▸ What you need to do: Which lines run from the one containing "At what distance from the camera" to the end of the entries? Quote them exactly, and nothing else.

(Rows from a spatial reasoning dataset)
____

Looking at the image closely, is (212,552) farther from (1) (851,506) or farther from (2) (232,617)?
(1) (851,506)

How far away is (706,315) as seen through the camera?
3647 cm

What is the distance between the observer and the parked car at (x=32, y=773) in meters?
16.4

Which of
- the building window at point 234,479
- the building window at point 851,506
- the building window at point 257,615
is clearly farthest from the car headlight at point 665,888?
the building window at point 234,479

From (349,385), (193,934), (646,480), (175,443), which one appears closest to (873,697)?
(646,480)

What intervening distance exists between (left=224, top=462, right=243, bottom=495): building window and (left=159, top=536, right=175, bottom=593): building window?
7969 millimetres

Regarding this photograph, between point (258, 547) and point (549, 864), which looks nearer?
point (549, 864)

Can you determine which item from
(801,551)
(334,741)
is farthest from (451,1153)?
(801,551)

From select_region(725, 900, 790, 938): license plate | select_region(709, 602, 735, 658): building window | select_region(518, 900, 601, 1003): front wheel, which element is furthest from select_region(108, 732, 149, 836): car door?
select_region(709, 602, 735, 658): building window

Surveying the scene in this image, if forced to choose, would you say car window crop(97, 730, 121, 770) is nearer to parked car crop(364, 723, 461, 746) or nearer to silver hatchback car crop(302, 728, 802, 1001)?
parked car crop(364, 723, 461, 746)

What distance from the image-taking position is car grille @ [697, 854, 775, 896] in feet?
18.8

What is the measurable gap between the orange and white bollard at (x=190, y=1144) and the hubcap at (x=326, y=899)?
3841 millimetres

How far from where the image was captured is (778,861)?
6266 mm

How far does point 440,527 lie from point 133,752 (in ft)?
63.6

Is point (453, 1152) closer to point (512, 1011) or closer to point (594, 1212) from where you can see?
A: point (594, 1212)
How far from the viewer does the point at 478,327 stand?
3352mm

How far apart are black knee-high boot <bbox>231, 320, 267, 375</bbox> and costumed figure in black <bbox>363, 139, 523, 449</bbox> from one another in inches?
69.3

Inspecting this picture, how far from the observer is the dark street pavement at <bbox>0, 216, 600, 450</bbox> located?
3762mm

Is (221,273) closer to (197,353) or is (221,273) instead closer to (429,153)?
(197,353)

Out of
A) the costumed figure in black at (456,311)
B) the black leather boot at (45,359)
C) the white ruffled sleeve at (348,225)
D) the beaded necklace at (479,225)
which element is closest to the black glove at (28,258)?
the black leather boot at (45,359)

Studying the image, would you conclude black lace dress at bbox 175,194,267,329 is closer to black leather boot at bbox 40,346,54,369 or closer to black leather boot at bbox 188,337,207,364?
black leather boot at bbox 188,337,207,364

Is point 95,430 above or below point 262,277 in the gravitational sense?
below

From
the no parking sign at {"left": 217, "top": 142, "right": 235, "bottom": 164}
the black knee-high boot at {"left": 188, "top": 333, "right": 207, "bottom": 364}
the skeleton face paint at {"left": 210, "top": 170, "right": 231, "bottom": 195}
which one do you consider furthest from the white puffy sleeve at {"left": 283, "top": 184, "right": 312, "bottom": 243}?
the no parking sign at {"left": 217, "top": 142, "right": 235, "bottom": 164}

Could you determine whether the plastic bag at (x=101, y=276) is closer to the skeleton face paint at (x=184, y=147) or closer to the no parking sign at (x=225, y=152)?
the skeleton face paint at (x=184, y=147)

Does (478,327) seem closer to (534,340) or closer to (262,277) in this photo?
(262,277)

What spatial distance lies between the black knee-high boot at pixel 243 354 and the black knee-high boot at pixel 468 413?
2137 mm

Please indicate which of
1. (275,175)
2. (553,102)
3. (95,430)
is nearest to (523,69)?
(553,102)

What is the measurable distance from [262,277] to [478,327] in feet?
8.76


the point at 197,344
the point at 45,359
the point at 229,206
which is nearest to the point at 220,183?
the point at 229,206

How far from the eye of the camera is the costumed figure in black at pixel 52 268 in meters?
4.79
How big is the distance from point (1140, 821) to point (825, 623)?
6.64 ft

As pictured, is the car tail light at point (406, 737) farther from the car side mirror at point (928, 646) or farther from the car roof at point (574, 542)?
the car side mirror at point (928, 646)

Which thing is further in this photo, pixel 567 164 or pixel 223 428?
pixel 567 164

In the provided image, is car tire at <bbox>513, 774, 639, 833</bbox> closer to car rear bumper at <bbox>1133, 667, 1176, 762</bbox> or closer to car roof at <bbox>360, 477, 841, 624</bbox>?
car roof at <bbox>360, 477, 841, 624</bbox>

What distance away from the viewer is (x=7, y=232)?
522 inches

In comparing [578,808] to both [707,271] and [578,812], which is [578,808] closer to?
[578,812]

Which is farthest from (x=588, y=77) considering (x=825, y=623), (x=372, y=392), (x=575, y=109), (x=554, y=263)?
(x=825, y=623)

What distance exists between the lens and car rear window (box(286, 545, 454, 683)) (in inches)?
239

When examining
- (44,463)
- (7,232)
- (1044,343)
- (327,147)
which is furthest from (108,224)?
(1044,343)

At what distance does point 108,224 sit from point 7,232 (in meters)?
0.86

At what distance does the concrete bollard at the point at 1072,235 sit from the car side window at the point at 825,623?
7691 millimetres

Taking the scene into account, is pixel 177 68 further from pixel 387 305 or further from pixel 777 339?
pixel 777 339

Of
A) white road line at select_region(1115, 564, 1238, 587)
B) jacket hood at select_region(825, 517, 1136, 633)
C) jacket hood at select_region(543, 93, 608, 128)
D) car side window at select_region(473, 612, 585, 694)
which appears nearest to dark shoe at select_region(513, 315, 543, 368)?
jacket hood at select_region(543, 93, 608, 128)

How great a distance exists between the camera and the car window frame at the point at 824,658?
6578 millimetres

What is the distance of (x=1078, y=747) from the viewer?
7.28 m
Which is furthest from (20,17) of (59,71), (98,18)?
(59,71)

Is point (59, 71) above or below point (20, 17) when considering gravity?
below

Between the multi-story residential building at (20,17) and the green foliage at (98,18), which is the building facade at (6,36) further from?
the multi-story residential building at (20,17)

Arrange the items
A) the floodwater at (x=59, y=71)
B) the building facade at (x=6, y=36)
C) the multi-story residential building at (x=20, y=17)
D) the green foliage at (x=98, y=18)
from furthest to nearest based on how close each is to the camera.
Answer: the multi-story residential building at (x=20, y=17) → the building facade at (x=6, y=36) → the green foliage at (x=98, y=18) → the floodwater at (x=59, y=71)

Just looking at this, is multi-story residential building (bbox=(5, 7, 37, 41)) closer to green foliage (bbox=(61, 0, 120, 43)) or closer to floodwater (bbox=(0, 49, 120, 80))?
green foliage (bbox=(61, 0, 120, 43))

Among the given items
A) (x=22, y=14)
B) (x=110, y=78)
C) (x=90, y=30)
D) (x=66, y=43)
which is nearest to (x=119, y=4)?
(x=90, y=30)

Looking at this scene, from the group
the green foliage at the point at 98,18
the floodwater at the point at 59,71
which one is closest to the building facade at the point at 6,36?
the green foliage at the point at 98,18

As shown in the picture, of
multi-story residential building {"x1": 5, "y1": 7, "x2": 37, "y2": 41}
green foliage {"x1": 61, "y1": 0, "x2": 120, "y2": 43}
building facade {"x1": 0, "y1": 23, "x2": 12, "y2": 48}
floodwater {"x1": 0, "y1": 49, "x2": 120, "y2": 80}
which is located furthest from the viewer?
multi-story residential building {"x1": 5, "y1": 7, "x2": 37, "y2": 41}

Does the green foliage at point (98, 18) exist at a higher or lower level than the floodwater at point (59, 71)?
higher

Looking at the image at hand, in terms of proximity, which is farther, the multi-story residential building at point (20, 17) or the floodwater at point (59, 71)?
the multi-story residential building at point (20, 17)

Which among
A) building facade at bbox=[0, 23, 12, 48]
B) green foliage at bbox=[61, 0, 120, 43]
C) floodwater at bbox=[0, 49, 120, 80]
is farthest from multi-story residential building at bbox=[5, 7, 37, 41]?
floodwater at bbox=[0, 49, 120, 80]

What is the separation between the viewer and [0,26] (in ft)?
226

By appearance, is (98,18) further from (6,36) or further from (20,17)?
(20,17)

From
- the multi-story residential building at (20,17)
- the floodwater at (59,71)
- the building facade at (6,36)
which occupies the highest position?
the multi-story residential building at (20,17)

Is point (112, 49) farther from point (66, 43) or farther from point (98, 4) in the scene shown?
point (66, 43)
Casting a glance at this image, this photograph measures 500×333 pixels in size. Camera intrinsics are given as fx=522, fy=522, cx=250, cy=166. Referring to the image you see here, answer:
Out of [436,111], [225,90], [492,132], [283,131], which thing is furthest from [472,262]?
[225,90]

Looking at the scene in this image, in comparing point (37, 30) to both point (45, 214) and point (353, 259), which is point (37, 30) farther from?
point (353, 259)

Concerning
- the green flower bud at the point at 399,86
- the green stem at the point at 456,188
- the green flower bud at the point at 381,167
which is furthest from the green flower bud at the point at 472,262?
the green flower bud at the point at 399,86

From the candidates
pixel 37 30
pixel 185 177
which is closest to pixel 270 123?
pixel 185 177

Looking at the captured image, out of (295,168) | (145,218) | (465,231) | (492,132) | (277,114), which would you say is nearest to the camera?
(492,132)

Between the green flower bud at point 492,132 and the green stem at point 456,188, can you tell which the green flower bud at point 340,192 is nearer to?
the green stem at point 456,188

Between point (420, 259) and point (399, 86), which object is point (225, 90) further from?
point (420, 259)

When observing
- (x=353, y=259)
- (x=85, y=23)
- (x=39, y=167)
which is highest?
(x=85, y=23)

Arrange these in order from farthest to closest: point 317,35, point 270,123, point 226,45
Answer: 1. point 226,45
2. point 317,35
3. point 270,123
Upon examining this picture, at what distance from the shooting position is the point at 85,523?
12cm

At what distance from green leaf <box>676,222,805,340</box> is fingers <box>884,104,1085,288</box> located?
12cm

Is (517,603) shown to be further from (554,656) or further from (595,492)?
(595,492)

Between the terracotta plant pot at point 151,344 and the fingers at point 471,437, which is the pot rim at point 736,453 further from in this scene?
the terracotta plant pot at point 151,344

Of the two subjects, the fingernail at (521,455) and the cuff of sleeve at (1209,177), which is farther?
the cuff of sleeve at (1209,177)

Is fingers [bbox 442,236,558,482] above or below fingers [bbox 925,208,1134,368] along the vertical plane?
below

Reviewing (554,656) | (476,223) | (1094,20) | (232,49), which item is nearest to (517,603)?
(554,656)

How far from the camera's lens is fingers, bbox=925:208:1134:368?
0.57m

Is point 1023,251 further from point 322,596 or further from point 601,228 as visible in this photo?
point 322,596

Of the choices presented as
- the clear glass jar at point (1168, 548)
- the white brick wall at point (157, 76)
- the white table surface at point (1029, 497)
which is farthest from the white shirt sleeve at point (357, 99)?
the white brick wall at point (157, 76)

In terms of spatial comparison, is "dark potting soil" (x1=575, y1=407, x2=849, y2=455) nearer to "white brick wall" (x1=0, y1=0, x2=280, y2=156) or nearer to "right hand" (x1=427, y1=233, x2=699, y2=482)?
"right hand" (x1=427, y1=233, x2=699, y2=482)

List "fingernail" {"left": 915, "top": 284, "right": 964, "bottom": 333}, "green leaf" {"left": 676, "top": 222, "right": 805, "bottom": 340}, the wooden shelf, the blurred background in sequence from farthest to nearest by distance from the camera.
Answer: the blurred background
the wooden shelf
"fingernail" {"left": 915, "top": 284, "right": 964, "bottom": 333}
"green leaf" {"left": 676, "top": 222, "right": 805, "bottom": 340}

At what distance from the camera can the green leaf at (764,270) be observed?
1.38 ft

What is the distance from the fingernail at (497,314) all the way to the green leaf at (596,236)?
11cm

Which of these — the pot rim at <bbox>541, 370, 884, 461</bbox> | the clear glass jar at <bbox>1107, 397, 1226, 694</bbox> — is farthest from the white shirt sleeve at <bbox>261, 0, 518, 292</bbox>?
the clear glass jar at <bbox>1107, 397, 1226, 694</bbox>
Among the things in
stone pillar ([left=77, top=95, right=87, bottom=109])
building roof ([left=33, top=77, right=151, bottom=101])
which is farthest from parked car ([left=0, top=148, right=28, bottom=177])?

____

▸ Reply to the exercise:
At what distance from the camera can the green leaf at (764,270) be observed?
1.38 ft

What is the distance from the fingernail at (497,314) all the way to the green leaf at (596,236)?
11cm

Which of these — the pot rim at <bbox>541, 370, 884, 461</bbox> | the clear glass jar at <bbox>1107, 397, 1226, 694</bbox> — is farthest from the white shirt sleeve at <bbox>261, 0, 518, 292</bbox>?
the clear glass jar at <bbox>1107, 397, 1226, 694</bbox>
Among the things in
stone pillar ([left=77, top=95, right=87, bottom=109])
building roof ([left=33, top=77, right=151, bottom=101])
which is farthest from parked car ([left=0, top=148, right=28, bottom=177])?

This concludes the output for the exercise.